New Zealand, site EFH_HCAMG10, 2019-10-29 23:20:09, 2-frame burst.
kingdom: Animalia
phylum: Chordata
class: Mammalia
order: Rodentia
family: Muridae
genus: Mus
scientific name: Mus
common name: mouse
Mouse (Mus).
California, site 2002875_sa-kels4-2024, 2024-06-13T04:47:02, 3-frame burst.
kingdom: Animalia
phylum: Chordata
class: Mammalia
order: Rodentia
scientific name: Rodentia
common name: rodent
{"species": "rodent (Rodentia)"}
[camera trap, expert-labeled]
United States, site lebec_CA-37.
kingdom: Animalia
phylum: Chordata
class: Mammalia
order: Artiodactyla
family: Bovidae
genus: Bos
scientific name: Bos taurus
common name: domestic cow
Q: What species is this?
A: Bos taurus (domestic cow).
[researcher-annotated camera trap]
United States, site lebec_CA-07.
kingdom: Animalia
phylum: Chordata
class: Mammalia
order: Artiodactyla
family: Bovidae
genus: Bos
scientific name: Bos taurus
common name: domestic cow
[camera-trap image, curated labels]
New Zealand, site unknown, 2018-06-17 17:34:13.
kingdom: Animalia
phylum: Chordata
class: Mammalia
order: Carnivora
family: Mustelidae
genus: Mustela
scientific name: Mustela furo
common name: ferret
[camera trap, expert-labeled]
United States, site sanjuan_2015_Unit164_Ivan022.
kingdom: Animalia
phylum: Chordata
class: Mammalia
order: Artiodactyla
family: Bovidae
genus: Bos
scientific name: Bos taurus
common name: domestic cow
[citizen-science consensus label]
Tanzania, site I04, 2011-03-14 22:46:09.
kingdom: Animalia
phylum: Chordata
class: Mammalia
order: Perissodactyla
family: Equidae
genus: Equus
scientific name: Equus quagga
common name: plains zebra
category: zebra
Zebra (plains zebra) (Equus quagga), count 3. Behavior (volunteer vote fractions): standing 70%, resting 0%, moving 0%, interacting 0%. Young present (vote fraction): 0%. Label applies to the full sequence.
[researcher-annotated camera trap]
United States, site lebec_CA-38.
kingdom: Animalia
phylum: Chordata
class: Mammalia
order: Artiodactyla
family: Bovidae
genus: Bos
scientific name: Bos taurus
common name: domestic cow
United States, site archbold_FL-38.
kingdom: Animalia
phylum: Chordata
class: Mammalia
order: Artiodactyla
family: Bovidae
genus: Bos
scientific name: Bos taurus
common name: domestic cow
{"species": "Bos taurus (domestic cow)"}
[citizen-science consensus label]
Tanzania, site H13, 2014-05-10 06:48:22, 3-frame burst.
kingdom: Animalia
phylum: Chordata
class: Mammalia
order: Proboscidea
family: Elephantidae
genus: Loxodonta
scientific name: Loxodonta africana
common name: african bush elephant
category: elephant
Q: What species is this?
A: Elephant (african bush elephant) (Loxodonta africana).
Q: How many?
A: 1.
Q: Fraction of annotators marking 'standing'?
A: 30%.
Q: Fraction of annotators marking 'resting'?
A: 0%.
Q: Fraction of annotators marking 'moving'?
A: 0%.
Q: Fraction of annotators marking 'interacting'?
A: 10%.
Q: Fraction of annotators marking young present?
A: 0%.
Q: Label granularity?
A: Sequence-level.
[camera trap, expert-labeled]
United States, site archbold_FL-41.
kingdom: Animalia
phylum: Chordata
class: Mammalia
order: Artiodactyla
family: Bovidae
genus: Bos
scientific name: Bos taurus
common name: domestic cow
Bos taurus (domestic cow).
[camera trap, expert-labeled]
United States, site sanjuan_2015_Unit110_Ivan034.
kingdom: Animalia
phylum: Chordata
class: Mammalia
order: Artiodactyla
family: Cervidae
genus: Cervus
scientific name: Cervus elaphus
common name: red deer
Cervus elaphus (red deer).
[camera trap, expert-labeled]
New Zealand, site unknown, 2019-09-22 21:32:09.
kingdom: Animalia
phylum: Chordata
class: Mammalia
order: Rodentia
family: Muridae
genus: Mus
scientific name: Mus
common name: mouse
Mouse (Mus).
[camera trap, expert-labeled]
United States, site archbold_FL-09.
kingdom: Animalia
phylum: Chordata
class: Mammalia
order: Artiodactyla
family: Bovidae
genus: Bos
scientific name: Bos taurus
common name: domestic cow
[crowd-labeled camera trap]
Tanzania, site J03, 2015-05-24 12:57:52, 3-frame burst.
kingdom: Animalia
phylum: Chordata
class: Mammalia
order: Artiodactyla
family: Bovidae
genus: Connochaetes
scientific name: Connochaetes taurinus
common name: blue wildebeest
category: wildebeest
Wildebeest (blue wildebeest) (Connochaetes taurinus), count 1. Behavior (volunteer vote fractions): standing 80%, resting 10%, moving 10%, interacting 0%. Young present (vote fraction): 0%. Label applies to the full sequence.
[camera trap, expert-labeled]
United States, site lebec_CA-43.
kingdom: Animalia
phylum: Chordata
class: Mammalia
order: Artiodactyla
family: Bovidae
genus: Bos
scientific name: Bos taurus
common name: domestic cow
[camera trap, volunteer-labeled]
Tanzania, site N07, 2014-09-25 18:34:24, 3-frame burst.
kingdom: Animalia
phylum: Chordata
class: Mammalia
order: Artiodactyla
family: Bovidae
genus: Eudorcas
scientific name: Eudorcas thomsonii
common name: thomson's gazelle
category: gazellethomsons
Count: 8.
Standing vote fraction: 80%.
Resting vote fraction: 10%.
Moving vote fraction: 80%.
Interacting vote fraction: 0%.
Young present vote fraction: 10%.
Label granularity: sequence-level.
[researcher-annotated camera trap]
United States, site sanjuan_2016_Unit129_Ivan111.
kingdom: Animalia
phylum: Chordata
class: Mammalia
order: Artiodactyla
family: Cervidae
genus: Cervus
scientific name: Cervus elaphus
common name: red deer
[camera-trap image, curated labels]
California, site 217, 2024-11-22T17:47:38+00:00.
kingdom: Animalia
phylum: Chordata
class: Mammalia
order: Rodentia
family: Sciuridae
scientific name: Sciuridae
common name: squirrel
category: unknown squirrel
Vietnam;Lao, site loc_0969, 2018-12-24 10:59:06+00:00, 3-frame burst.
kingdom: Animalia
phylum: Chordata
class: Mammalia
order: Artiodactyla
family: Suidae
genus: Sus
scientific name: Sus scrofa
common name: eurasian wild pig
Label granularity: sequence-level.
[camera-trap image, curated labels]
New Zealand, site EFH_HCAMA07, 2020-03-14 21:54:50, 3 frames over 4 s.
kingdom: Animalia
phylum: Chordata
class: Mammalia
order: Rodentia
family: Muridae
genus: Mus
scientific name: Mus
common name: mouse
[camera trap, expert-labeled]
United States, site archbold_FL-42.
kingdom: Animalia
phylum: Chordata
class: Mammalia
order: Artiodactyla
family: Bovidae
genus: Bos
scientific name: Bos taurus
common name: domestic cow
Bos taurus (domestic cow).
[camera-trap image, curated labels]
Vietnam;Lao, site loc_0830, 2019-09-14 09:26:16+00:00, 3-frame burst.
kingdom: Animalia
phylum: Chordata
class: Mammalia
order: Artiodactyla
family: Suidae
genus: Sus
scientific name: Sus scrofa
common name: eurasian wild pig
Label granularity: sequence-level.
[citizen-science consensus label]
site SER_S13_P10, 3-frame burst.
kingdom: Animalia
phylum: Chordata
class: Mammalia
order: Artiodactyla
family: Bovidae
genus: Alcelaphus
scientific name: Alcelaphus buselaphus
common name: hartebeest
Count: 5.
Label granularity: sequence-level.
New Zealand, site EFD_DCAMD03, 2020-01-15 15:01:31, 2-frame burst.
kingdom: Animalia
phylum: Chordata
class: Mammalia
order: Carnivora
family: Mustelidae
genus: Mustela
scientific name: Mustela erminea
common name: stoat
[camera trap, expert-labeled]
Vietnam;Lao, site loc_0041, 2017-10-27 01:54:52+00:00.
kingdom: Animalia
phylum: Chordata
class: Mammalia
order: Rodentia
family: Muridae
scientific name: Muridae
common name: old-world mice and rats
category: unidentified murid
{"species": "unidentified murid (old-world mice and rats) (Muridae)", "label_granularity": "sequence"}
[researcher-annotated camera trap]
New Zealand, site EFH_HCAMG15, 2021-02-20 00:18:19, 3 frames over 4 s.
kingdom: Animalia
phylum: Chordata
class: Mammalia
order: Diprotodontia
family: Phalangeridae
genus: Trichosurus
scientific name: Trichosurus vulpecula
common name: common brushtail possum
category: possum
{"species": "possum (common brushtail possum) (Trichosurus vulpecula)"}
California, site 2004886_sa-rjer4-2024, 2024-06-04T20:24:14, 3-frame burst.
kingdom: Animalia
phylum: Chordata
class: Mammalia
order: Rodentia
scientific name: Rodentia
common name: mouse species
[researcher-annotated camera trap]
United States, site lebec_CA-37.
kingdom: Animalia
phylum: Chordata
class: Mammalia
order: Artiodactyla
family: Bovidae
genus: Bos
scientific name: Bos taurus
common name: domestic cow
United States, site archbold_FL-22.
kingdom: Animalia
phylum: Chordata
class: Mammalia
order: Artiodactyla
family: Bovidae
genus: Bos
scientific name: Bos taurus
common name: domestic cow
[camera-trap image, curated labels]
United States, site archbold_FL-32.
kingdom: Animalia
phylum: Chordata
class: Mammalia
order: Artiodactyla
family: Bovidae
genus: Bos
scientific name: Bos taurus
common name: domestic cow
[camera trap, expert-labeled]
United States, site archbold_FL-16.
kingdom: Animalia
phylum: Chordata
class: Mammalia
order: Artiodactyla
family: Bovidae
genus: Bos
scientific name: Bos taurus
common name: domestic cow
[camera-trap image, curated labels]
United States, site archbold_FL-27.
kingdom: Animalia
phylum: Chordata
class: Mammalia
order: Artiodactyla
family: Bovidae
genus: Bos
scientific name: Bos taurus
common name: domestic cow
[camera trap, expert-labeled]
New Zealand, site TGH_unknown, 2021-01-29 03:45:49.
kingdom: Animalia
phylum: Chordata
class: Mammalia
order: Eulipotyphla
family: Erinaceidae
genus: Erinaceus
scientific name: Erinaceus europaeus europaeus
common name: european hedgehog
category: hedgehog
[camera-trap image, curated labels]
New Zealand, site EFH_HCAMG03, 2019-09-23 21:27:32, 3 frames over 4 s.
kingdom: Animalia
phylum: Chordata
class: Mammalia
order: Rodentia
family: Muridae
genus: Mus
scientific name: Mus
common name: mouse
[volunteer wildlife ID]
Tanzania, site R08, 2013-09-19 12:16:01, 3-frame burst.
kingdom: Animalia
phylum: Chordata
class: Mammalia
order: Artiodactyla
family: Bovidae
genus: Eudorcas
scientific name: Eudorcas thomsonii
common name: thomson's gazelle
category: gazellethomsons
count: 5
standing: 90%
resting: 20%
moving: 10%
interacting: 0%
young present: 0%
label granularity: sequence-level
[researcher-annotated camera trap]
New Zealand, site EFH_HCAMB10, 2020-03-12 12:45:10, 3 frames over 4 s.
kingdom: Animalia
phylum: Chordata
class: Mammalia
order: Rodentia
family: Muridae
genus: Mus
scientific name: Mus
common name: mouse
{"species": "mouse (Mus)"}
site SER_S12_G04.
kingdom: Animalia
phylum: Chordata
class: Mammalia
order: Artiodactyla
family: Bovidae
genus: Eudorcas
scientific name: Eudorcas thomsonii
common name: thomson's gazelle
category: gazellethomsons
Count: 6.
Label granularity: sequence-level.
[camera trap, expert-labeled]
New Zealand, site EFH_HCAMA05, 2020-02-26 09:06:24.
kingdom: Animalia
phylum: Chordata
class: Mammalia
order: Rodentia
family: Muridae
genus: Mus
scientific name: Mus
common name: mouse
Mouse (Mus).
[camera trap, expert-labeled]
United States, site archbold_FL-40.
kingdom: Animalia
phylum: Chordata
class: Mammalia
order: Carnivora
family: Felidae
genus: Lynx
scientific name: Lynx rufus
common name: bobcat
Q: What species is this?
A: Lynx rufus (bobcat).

++++++++

**To do:** Where a line of the records has the string "frames", copy that line.

**Solution to this exercise:**
New Zealand, site EFH_HCAMA07, 2020-03-14 21:54:50, 3 frames over 4 s.
New Zealand, site EFH_HCAMG15, 2021-02-20 00:18:19, 3 frames over 4 s.
New Zealand, site EFH_HCAMG03, 2019-09-23 21:27:32, 3 frames over 4 s.
New Zealand, site EFH_HCAMB10, 2020-03-12 12:45:10, 3 frames over 4 s.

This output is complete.